Ultrasensitive detection of tumor-derived small extracellular vesicles based on nonlinear hybridization chain reaction fluorescence signal amplification and immunomagnetic separation.

Abstract

Small extracellular vesicles (sEVs) have attracted wide attention as a promising tumor biomarker. However, sensitive and selective detection of sEVs is challenging due to the low levels of sEVs in the early stage of cancers. Herein, a novel fluorescent sensor was developed for the detection of sEVs with high sensitivity and selectivity based on nonlinear hybridization chain reaction (nHCR) signal amplification and immunomagnetic separation. Firstly, sEVs were captured and enriched by CD63 antibody conjugated magnetic beads via antibody-antigen reactions. Then, cholesterol-modified DNA probes were anchored spontaneously on lipid membranes of sEVs through efficient hydrophobic interactions between the cholesterol moiety and the phospholipid bilayer of sEVs. The simultaneous recognition of the transmembrane protein and the phospholipid bilayer structure of the sEVs could effectively eliminate interferences from free proteins.
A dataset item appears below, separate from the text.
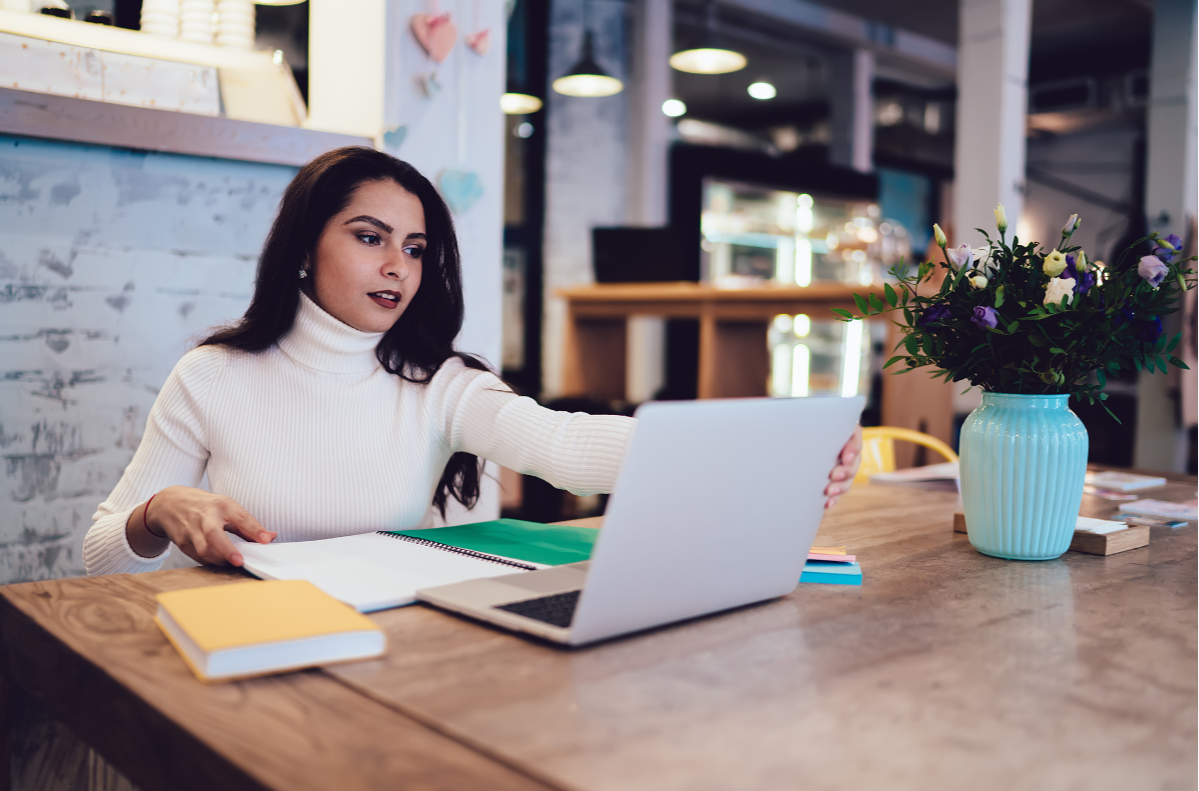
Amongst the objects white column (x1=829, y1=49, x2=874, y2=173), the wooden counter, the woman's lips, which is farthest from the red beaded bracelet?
white column (x1=829, y1=49, x2=874, y2=173)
The sticky ends of the cholesterol-modified DNA probes acted as the initiator to trigger nHCR to form a hyperbranched network of DNA structure that could recruit more fluorescent signal molecules for signal amplification. Under the optimal conditions, the nHCR-based strategy showed high sensitivity for the detection of sEVs with a limit of detection of 80 particles per μL. In addition, the as-constructed method was successfully applied for the analysis of clinical samples. It provides a sensitive and selective platform for the isolation and detection of sEVs in the early diagnosis of cancers.